Linear dependence is a fundamental concept in linear algebra. It involves determining whether a set of functions or vectors can be expressed as a linear combination of one another. In simpler terms, if you can write one function in the set as a combination of the others, they are linearly dependent. This situation generally implies redundancy since one of the functions can be removed without losing any essential information.
For the given functions: \(f_1(x) = x\), \(f_2(x) = x - 1\), and \(f_3(x) = x + 3\), we need to see if we can express any of them using the others. When this occurs, there's a certain combination of coefficients (other than zero), which, when applied to these functions, the sum equals zero. This is precisely what having a linearly dependent set means. If such coefficients exist, the set is dependent. If not, it's independent.

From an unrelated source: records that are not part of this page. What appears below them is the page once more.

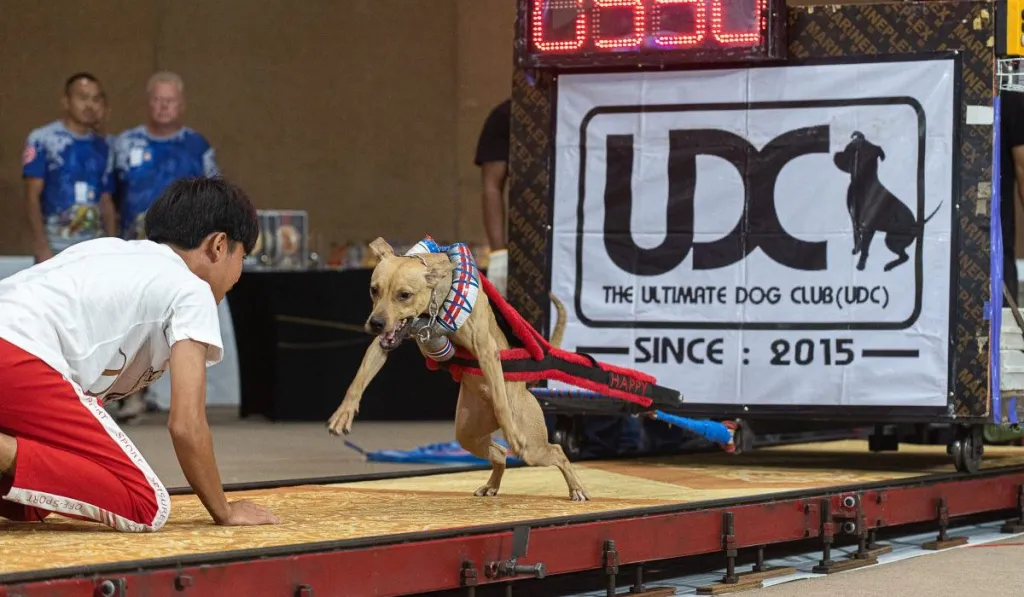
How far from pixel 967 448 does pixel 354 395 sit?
2.98 metres

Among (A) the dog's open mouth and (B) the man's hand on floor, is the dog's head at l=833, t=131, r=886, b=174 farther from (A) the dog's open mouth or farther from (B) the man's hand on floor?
(B) the man's hand on floor

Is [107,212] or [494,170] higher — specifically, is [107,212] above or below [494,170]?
below

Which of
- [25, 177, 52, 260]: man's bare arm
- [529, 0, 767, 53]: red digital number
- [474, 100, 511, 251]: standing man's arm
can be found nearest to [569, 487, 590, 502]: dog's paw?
[529, 0, 767, 53]: red digital number

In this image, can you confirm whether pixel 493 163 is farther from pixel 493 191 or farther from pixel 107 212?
pixel 107 212

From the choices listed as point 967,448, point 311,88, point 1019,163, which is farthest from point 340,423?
point 311,88

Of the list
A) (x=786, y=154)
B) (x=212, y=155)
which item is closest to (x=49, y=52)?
(x=212, y=155)

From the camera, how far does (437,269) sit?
15.6 ft

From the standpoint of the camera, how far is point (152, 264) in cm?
400

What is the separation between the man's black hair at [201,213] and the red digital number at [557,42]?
2785mm

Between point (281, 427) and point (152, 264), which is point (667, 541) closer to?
point (152, 264)

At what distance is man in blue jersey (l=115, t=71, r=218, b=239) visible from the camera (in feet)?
34.0

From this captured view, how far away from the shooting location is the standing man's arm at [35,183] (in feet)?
33.0

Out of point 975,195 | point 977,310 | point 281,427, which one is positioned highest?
point 975,195

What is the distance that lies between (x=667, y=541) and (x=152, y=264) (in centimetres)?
179
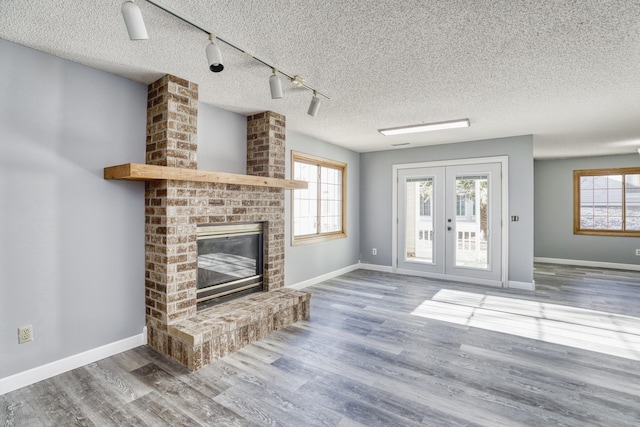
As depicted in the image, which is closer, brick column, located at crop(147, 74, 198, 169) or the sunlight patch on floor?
brick column, located at crop(147, 74, 198, 169)

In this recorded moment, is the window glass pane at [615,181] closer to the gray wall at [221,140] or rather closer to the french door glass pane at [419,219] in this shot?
the french door glass pane at [419,219]

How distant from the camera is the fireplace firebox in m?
3.23

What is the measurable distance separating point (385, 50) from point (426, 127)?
2.26 metres

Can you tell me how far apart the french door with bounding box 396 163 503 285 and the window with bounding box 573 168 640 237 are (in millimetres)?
3330

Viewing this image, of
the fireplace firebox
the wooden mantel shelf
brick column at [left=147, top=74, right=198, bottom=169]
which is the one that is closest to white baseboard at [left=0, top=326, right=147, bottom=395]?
the fireplace firebox

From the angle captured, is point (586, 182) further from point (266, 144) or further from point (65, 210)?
point (65, 210)

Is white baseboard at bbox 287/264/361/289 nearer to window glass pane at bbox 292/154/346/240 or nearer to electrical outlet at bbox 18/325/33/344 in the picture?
window glass pane at bbox 292/154/346/240

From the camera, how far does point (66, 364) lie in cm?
247

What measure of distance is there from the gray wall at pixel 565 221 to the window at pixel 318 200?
4.83m

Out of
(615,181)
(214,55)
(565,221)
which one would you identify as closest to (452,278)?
(565,221)

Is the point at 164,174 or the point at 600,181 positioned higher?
the point at 600,181

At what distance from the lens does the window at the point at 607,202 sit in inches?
257

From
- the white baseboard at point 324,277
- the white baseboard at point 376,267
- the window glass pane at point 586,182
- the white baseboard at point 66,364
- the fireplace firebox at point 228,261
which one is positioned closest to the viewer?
the white baseboard at point 66,364

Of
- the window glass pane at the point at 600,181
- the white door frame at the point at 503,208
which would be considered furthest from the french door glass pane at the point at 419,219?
the window glass pane at the point at 600,181
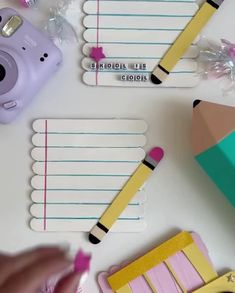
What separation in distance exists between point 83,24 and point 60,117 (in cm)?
15

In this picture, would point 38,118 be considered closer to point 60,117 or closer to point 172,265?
point 60,117

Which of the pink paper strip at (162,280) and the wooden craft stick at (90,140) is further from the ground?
the wooden craft stick at (90,140)

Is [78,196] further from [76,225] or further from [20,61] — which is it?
[20,61]

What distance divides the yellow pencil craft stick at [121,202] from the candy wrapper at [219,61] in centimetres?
16

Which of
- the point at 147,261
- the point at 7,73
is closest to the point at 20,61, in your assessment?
the point at 7,73

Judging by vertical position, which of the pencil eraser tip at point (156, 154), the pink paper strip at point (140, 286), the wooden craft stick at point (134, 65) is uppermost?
the wooden craft stick at point (134, 65)

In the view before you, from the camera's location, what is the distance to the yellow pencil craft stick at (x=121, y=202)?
0.93 m

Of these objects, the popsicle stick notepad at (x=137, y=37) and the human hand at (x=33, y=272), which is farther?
the popsicle stick notepad at (x=137, y=37)

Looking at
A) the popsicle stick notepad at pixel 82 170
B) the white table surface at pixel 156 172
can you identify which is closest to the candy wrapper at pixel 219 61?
the white table surface at pixel 156 172

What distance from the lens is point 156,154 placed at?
0.94 m

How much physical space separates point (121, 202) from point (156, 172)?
0.07 metres

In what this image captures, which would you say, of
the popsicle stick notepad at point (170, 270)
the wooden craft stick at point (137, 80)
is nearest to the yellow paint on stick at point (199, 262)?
the popsicle stick notepad at point (170, 270)

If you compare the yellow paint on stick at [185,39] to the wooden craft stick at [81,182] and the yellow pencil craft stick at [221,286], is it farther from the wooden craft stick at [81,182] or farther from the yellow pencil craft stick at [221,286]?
the yellow pencil craft stick at [221,286]

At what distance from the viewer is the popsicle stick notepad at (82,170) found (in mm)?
932
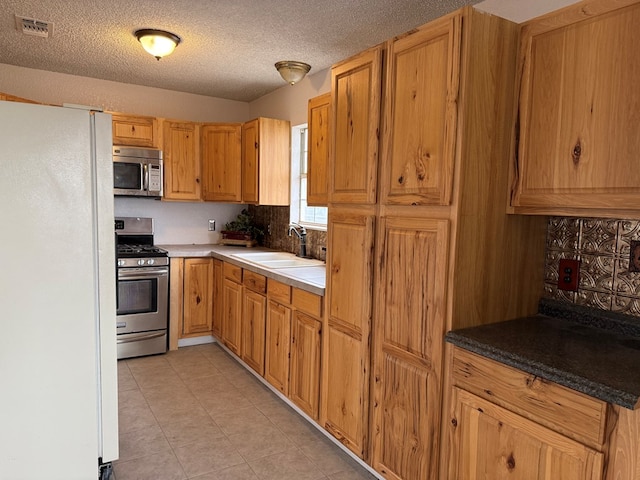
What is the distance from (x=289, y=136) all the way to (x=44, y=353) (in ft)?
9.76

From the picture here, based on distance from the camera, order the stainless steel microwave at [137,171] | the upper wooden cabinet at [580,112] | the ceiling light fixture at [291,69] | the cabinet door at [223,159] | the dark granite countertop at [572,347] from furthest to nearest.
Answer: the cabinet door at [223,159]
the stainless steel microwave at [137,171]
the ceiling light fixture at [291,69]
the upper wooden cabinet at [580,112]
the dark granite countertop at [572,347]

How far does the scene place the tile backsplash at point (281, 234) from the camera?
370 cm

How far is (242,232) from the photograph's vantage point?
15.0 feet

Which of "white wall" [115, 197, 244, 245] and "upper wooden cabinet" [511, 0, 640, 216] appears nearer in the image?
"upper wooden cabinet" [511, 0, 640, 216]

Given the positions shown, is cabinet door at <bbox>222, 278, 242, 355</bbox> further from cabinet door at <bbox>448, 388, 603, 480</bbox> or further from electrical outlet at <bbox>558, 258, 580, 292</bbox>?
electrical outlet at <bbox>558, 258, 580, 292</bbox>

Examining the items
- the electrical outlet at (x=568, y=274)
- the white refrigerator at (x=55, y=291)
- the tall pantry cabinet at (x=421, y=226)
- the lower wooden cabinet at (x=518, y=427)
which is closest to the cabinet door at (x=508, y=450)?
the lower wooden cabinet at (x=518, y=427)

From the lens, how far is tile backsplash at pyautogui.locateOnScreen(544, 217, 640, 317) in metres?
1.66

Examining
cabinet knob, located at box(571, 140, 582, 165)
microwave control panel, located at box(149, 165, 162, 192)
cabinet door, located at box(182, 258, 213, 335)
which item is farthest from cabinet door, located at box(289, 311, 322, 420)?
microwave control panel, located at box(149, 165, 162, 192)

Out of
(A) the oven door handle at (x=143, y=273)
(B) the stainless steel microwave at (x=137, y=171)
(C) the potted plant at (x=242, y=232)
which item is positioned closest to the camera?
(A) the oven door handle at (x=143, y=273)

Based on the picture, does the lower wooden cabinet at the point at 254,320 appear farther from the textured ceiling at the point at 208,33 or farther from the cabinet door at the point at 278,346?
the textured ceiling at the point at 208,33

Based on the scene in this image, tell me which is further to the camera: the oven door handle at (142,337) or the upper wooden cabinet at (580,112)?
the oven door handle at (142,337)

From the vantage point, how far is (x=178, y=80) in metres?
4.08

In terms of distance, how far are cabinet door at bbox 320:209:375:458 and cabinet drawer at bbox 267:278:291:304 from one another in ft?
1.56

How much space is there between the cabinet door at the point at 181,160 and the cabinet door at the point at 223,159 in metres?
0.09
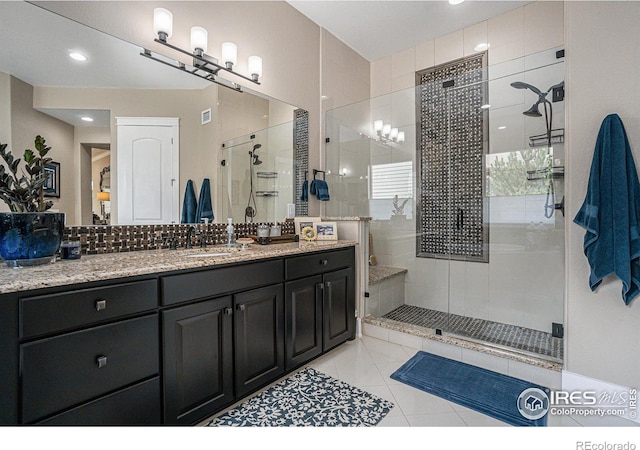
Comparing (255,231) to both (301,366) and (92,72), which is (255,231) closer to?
(301,366)

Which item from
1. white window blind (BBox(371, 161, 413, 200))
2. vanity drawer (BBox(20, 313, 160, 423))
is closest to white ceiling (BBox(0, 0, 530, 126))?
vanity drawer (BBox(20, 313, 160, 423))

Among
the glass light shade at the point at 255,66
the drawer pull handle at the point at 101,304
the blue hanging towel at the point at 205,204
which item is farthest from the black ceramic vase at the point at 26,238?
the glass light shade at the point at 255,66

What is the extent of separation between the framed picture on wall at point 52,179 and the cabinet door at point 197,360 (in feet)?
3.01

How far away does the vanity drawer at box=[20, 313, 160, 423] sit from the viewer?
1.04 m

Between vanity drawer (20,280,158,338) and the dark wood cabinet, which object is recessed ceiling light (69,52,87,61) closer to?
vanity drawer (20,280,158,338)

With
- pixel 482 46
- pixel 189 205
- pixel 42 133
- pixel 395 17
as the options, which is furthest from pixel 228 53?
pixel 482 46

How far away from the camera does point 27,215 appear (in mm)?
1292

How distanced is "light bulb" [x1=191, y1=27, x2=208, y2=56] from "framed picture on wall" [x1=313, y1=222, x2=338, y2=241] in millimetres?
1558

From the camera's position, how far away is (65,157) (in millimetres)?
1659

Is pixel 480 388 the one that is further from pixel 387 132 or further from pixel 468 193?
pixel 387 132

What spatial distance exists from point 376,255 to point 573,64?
7.60 feet

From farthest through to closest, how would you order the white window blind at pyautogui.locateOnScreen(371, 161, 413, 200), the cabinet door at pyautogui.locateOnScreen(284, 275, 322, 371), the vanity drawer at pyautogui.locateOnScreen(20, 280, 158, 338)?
the white window blind at pyautogui.locateOnScreen(371, 161, 413, 200)
the cabinet door at pyautogui.locateOnScreen(284, 275, 322, 371)
the vanity drawer at pyautogui.locateOnScreen(20, 280, 158, 338)

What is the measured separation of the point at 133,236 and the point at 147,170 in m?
0.42
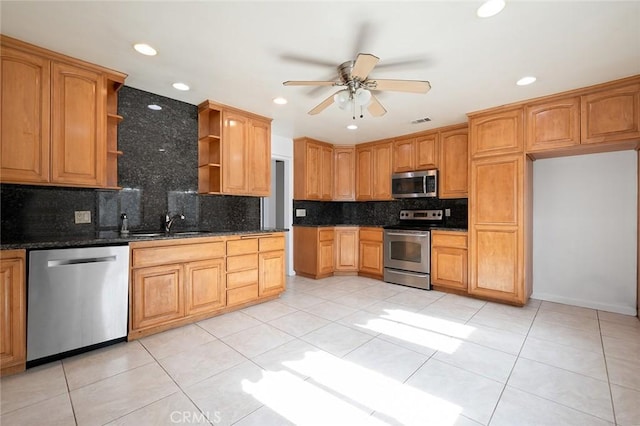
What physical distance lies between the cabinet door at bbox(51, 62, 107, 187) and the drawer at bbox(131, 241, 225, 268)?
2.42 feet

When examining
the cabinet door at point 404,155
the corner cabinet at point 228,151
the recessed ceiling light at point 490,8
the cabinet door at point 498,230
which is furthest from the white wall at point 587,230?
the corner cabinet at point 228,151

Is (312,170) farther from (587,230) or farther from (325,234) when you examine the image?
(587,230)

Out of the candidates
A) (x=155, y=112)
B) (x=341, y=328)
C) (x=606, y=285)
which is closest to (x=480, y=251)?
(x=606, y=285)

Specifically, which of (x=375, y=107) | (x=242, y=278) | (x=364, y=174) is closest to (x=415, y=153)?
(x=364, y=174)

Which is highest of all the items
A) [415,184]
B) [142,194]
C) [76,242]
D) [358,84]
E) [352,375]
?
[358,84]

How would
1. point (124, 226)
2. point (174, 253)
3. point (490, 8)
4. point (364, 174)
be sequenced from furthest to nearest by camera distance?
1. point (364, 174)
2. point (124, 226)
3. point (174, 253)
4. point (490, 8)

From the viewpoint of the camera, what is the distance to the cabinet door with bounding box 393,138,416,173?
183 inches

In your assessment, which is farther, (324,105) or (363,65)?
(324,105)

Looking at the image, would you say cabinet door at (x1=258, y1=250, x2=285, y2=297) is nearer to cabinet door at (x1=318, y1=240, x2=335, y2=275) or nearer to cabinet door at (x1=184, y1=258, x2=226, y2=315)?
cabinet door at (x1=184, y1=258, x2=226, y2=315)

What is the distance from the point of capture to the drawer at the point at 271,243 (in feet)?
11.4

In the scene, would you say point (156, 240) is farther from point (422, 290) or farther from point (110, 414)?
point (422, 290)

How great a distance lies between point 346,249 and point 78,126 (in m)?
3.89

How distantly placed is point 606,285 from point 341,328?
10.4 feet

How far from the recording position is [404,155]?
15.5ft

A system of equations is essentially a set of equations with multiple variables. In our context, it involves determining how the coefficients of the linear combination relate to one another. When checking for linear dependence, we assumed a linear combination equal to zero: \(c_1 \cdot x + c_2 \cdot (x - 1) + c_3 \cdot (x + 3) = 0\).
This expands into a system of equations:

• \(c_1 + c_2 + c_3 = 0\) for the terms involving \(x\)
• \(-c_2 + 3c_3 = 0\) for the constant terms

Solving this system helps us find the coefficients that satisfy this equation. It's important since these equations test if there's a specific linear combination (other than using zeros) that equals the zero function on the entire interval.

A linear combination refers to constructing a new expression by multiplying each function by a constant and adding the results. For example, given functions \(f_1(x) = x\), \(f_2(x) = x - 1\), and \(f_3(x) = x + 3\), a linear combination looks like this:

• \(c_1 \cdot f_1(x) + c_2 \cdot f_2(x) + c_3 \cdot f_3(x)\)

Here, \(c_1, c_2,\) and \(c_3\) are constants (called coefficients).
In the context of linear dependence, we investigate if there's a non-zero combination of \(c_1, c_2,\) and \(c_3\) that makes the entire expression equal to zero for all \(x\). Finding such a set of coefficients means that one or more of the functions can be constructed through others, confirming their linear dependence.

A trivial solution in a linear system refers to a solution where all the coefficients are zero. It's a basic, but essential concept in linear algebra. In the exercise context, we assumed a linear combination \(c_1 \cdot f_1(x) + c_2 \cdot f_2(x) + c_3 \cdot f_3(x) = 0\), and solved, deriving the equations:

• \(-c_2 + 3c_3 = 0\)
• \(c_1 + 4c_3 = 0\)

Solving these, we get \(c_1 = -4c_3\), \(c_2 = 3c_3\), and \(c_3 = k\), where \(k\) can be any number.
This leads us to the trivial solution when \(k = 0\), meaning all constants are zero, which confirms that the set of functions has no other dependencies than the obvious one. This reassures that the set is linearly independent, maintaining their individuality in any linear combination.